# start of The records

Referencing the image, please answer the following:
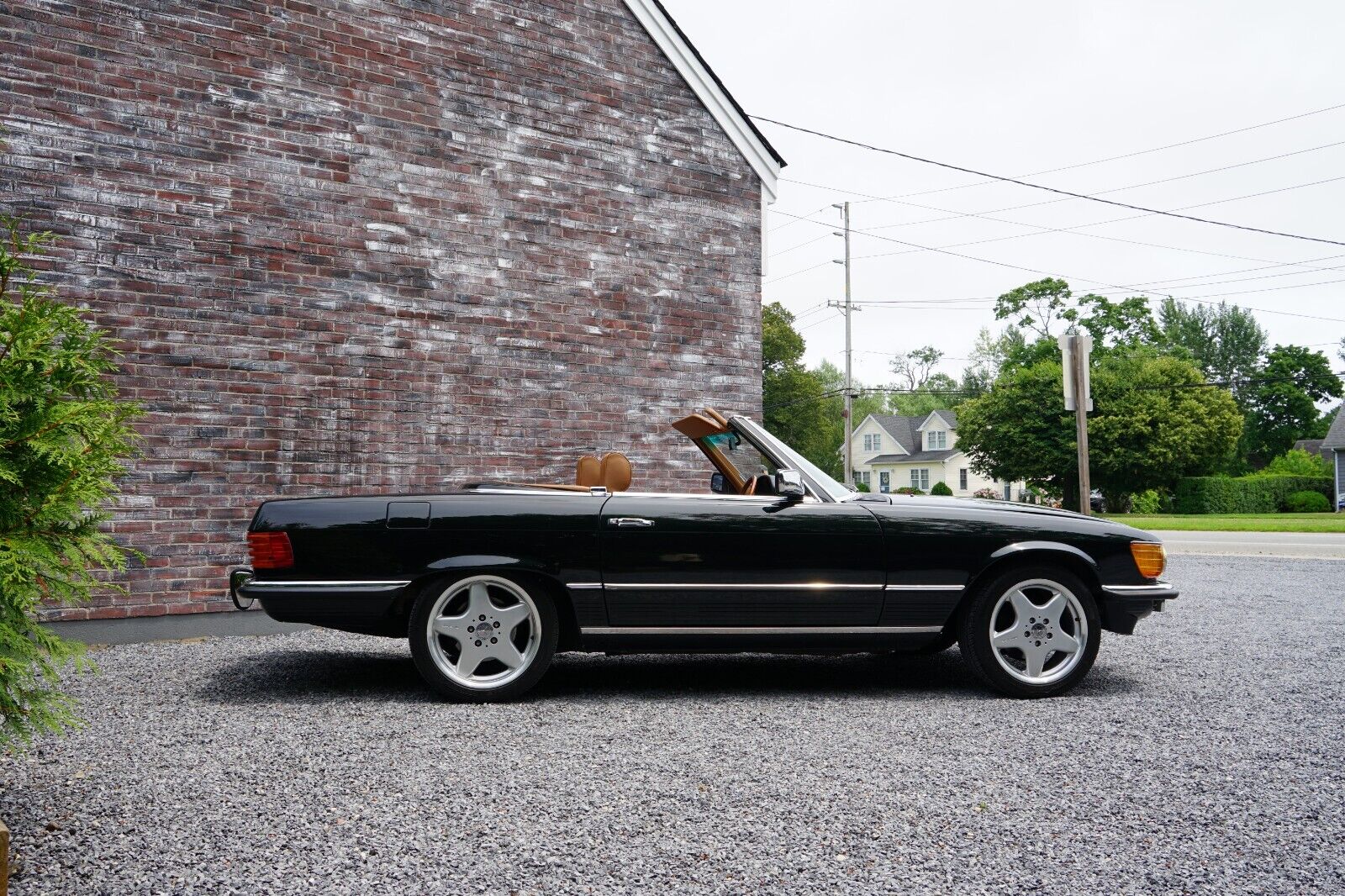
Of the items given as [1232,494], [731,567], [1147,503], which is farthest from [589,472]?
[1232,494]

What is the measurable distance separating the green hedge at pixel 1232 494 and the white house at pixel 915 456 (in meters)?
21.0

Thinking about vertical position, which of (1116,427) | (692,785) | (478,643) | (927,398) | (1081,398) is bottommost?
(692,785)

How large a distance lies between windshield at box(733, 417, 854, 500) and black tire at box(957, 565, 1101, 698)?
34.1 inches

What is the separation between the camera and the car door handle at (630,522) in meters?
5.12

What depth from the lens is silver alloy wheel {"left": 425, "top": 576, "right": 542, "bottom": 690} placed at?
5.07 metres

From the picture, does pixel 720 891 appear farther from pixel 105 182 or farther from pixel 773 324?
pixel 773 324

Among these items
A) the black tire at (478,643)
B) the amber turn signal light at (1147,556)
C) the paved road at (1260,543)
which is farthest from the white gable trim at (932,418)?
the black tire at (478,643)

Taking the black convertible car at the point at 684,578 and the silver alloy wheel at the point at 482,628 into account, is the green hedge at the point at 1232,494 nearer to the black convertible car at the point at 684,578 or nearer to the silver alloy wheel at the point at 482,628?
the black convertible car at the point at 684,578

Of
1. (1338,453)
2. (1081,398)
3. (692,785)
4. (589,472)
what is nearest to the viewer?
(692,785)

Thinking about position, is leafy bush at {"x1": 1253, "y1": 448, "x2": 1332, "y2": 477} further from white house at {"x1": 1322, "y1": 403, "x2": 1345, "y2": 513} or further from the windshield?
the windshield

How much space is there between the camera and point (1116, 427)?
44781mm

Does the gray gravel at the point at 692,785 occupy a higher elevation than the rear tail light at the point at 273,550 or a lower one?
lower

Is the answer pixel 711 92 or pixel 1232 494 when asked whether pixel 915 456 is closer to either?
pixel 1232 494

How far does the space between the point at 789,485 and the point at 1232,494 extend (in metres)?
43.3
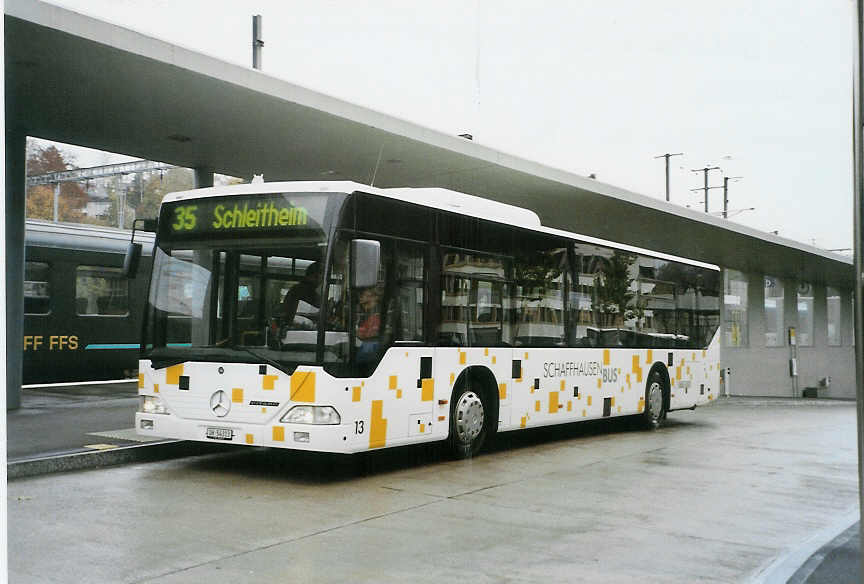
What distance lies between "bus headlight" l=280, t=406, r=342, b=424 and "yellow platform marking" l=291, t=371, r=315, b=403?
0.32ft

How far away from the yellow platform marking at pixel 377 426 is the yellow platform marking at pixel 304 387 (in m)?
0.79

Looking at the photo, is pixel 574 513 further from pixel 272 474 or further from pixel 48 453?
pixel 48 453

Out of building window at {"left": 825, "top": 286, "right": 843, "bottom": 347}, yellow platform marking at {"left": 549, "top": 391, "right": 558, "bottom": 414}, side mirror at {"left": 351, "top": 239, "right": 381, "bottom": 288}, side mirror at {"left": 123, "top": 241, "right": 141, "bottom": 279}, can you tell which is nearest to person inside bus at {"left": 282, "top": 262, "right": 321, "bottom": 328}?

# end of The records

__Written problem__:
Copy out all the rows above with "green hedge" switched to "green shrub" and nothing else changed. Leave the pictures out.

__Finished answer__:
Referencing the image, please answer the following:
Of the items given as [1232,494], [731,567], [1147,503], which is farthest from [589,472]?
[1232,494]

What is the measurable distance separating the green shrub at pixel 1232 494 and the white house at pixel 915 456 (in meters)?
21.0

Thinking about vertical position, which of (1116,427) | (692,785) | (478,643) | (927,398) | (1081,398) is bottommost?
(692,785)

How large a distance lies between windshield at box(733, 417, 854, 500) and black tire at box(957, 565, 1101, 698)?
34.1 inches

What is the separation between the camera and the car door handle at (630,522) in meters?
5.12

What depth from the lens is silver alloy wheel {"left": 425, "top": 576, "right": 542, "bottom": 690} placed at?
5.07 metres

From the picture, does pixel 720 891 appear farther from pixel 105 182 or farther from pixel 773 324?
pixel 773 324

Among these items
A) the black tire at (478,643)
B) the amber turn signal light at (1147,556)
C) the paved road at (1260,543)
which is farthest from the white gable trim at (932,418)?
the black tire at (478,643)

Taking the black convertible car at the point at 684,578 and the silver alloy wheel at the point at 482,628 into account, is the green shrub at the point at 1232,494 nearer to the black convertible car at the point at 684,578 or nearer to the silver alloy wheel at the point at 482,628?
the black convertible car at the point at 684,578

Of
1. (1338,453)
2. (1081,398)
3. (692,785)
4. (589,472)
what is nearest to the viewer?
(692,785)

Thinking about position, is leafy bush at {"x1": 1253, "y1": 448, "x2": 1332, "y2": 477} further from white house at {"x1": 1322, "y1": 403, "x2": 1345, "y2": 513} or further from the windshield?
the windshield

How much space is there between the camera and point (1116, 427)?
44781mm

Does the gray gravel at the point at 692,785 occupy a higher elevation than the rear tail light at the point at 273,550 or a lower one?
lower

Is the answer pixel 711 92 or pixel 1232 494 when asked whether pixel 915 456 is closer to either?
pixel 1232 494

How far does the space between the point at 789,485 and the point at 1232,494 extend (in metres)?
43.3
What distance lies between "bus headlight" l=280, t=406, r=342, b=424 and "yellow platform marking" l=291, t=371, r=315, b=403?
0.32ft

How far away from the yellow platform marking at pixel 377 426 is the yellow platform marking at pixel 304 387 (in m)?
0.79

Looking at the photo, is pixel 574 513 further from pixel 272 474 or further from pixel 48 453?
pixel 48 453

Out of building window at {"left": 825, "top": 286, "right": 843, "bottom": 347}, yellow platform marking at {"left": 549, "top": 391, "right": 558, "bottom": 414}, side mirror at {"left": 351, "top": 239, "right": 381, "bottom": 288}, side mirror at {"left": 123, "top": 241, "right": 141, "bottom": 279}, can you tell which is nearest to person inside bus at {"left": 282, "top": 262, "right": 321, "bottom": 328}?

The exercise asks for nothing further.